There’s a certain wisdom that this farmer displays and it’s the same wisdom that great performance coaches possess. The farmer calls upon his experience and knows that these leading metrics (horse ran away) may lack validity and therefore will not achieve the most desired outcome or lagging metric ( 7 new horses come back). Coaches that are still learning are much like the farmer’s neighbors. They become so wrapped up in all of their leading metrics that the lagging ones become lost or forgotten. The truth is, the art of exercise prescription lies in the ability to patiently watch without judgement, be aware of change, and be open to what may come.
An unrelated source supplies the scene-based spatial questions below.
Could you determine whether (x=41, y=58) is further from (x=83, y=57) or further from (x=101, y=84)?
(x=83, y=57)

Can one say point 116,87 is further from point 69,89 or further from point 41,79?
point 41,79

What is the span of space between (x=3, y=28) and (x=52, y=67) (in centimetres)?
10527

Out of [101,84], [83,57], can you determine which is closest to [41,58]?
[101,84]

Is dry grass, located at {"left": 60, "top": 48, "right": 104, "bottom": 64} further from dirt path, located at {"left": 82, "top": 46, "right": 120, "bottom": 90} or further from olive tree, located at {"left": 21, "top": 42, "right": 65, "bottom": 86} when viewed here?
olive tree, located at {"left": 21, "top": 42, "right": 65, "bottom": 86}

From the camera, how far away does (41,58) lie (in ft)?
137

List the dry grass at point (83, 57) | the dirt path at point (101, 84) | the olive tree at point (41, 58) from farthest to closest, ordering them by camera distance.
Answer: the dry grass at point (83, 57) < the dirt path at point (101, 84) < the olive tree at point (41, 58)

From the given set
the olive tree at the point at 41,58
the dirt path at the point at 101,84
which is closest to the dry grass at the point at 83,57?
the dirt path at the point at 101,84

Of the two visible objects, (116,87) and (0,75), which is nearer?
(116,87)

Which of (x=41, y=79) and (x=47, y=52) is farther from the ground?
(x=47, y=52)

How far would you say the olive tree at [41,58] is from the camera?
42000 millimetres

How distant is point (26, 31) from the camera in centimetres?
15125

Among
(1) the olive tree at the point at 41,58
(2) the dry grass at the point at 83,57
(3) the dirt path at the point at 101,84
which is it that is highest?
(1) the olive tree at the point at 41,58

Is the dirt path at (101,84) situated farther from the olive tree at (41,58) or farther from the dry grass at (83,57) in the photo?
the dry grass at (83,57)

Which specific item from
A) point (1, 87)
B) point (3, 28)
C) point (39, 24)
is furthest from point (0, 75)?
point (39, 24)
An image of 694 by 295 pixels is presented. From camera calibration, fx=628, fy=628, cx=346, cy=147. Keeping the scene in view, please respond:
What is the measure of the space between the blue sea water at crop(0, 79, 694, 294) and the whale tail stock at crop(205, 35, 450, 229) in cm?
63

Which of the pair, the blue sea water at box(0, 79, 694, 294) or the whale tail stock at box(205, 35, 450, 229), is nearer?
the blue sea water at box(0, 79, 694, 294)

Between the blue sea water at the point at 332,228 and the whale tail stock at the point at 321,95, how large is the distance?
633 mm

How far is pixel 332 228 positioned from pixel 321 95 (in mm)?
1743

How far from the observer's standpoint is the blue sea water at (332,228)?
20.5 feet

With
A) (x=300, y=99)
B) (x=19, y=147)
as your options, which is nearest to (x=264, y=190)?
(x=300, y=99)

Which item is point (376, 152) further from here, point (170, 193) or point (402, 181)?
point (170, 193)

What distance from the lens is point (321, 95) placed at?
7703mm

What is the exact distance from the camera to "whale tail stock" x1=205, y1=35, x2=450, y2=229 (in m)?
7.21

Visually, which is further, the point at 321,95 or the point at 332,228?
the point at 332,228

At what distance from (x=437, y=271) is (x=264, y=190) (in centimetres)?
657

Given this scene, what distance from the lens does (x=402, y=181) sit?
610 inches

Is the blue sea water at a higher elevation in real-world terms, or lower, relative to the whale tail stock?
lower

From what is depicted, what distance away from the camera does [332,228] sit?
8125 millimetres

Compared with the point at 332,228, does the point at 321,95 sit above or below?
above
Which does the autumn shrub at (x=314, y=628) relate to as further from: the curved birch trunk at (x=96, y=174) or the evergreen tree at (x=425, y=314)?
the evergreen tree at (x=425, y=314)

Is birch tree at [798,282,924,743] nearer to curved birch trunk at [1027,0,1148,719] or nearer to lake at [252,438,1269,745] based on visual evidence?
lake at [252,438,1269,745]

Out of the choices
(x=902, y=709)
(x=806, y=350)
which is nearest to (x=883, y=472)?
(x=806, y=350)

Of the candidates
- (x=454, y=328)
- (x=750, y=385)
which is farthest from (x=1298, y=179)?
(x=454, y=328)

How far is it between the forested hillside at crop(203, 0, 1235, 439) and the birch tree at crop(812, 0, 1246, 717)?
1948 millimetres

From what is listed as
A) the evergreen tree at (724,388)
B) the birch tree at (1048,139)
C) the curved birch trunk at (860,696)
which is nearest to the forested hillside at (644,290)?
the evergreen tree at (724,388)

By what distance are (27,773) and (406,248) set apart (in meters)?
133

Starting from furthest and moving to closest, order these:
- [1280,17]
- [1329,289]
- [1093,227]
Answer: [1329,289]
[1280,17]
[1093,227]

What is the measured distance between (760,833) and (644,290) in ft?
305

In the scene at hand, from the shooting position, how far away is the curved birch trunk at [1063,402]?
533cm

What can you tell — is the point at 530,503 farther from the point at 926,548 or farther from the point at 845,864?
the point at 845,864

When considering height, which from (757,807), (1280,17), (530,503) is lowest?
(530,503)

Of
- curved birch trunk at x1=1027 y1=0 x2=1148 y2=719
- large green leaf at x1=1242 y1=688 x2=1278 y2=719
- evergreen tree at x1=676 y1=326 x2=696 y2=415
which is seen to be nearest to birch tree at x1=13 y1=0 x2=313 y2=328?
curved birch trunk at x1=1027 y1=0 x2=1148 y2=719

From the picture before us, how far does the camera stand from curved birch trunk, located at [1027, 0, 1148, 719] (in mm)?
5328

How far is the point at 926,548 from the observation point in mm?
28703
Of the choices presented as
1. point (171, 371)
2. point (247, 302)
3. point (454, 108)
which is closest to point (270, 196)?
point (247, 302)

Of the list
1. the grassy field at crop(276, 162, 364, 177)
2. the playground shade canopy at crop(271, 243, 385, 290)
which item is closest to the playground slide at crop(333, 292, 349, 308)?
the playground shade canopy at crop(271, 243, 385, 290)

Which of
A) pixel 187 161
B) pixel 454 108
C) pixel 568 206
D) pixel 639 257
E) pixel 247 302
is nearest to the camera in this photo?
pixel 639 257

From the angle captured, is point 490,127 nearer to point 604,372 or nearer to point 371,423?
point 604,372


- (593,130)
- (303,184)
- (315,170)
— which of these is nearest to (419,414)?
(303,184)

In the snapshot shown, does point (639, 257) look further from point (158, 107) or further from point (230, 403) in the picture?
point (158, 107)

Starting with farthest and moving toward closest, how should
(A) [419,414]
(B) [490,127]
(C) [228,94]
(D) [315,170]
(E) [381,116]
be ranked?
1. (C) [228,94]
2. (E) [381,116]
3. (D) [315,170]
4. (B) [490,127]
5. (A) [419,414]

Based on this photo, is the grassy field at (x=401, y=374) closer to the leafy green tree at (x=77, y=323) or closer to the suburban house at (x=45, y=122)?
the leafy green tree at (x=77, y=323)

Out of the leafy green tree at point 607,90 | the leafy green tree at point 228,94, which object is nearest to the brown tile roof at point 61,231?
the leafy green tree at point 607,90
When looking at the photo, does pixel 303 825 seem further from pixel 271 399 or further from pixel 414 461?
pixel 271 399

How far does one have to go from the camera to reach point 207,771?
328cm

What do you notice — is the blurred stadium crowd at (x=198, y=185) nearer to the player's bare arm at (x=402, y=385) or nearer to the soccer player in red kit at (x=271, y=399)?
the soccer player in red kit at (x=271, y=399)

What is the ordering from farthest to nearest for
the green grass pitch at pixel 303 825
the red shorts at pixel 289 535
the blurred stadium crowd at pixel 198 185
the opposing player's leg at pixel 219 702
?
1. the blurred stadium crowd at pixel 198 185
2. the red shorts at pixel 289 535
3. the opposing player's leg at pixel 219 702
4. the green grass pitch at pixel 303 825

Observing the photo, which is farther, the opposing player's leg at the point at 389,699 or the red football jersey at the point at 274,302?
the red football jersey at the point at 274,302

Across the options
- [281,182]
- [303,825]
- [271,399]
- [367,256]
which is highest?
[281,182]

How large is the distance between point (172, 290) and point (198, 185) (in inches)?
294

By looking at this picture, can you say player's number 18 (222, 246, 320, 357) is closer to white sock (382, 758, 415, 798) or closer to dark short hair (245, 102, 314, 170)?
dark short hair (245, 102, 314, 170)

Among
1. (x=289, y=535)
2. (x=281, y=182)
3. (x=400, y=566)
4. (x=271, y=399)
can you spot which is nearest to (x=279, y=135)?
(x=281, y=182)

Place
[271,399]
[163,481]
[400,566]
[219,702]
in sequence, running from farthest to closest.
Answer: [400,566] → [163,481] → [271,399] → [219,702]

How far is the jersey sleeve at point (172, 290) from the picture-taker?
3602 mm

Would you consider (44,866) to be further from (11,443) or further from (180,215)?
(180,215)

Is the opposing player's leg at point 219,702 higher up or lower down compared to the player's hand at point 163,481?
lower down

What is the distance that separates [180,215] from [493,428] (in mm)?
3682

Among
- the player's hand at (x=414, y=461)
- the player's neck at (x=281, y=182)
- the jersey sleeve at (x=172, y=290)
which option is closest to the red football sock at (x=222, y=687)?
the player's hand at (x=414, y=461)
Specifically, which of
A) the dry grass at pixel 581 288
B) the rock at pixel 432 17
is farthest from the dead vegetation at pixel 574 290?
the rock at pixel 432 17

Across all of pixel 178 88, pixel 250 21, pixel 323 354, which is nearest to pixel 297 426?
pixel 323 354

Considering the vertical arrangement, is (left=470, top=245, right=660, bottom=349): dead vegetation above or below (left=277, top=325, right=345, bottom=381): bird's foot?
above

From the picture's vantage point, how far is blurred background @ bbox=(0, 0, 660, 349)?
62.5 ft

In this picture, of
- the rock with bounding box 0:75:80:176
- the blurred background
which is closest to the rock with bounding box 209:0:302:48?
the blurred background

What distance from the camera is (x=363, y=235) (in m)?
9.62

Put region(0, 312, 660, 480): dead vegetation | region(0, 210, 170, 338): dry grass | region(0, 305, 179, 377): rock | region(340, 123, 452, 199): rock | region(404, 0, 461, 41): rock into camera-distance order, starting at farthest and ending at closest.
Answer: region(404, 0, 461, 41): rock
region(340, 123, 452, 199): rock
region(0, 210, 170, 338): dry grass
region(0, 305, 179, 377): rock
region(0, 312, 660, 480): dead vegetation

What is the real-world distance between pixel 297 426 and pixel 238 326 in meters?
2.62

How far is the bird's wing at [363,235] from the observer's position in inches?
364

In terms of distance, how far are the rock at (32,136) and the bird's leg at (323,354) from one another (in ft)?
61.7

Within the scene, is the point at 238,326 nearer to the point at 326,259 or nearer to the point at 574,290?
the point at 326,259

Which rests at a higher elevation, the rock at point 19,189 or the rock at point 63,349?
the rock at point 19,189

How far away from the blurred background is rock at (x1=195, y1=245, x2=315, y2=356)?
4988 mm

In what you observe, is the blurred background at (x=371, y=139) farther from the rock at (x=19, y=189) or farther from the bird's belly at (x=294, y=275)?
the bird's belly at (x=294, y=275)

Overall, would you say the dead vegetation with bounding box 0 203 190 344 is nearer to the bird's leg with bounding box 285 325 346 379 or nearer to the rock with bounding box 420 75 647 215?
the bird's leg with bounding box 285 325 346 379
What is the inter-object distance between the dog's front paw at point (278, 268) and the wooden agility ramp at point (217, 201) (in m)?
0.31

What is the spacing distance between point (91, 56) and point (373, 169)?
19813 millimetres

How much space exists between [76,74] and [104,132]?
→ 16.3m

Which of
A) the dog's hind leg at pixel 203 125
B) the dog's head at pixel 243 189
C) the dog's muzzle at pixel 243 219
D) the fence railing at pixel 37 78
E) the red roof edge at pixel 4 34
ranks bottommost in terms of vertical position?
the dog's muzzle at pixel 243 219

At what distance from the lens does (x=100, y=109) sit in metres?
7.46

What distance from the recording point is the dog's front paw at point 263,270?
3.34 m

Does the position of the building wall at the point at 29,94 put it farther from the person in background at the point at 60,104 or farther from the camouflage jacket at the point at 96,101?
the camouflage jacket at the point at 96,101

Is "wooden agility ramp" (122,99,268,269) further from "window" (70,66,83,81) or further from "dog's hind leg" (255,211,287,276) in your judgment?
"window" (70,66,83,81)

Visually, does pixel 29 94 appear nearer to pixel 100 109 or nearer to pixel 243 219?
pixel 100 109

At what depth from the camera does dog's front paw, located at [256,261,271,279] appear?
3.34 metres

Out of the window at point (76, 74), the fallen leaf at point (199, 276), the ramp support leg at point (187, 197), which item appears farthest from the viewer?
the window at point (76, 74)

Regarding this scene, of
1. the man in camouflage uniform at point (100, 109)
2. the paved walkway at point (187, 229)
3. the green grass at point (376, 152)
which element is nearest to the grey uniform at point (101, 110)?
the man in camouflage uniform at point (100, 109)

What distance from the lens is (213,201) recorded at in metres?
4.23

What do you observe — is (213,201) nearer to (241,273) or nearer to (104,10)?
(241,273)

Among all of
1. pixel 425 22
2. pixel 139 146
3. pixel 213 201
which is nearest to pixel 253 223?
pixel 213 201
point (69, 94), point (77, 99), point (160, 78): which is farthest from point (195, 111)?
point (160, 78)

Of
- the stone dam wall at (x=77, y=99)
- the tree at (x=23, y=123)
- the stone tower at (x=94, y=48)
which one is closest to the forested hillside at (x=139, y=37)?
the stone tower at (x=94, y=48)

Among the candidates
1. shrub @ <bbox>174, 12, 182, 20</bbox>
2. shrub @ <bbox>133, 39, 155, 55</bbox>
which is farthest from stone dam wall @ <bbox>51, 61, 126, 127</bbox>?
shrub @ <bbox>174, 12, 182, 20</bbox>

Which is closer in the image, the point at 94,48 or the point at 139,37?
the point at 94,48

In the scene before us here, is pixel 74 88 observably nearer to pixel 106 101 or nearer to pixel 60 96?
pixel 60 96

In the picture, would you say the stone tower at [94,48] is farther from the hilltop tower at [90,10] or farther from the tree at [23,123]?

So coach, if I keep my goals clear and concise, how will I know if my athletes will reach those goals in eight to ten months from now? The answer is simple. In order to build an effective program, you must create a performance map that includes initial assessments, valid and reliable check points and check-ups, and a prioritization of your lagging metrics. At LSU, I perform 10 different assessments that primarily include the Sparta Science Jump, Plank, and Balance Scans, force-velocity profiling, load-velocity profiling, and trap bar jumps. These initial assessments establish baselines that will act as a compass when we start to address individual needs. Our “checkpoints” are pre-summer, post-summer, post-camp, at the end of non-conference, and right before our conference tournament. Tendo units, weekly trap bar jumps, and cluster sets performed approximately every five weeks are our tools of choice in-between each checkpoint. These “check-ups” allow us to continually nudge our athletes in the right direction and maintain an overall positive rate of change. This process allows us to take advantage of the longest training block of the year so by tournament time, we have achieved our lagging metric goals and the team is the fastest, most physically resilient, and completely available to win games.
Although there is much more to it, I just provided a laundry list that reveals how we utilize the technology we are so blessed to have. However, I failed to mention WHAT we use it for. I hold the belief that performance coaches need to hone their eyes and assessment skills BEFORE using technology. The skill that you acquire by noticing the most subtle movement patterns with your own eyes is more valuable than any technology on the market. What technology should be used for is to CONFIRM what you see and provide insight into patterns that might be missed or are invisible to the naked eye. Learn to flow with what comes, be open to unfolding nuances, and use creativity to uncover what is unknown to discover new possibilities.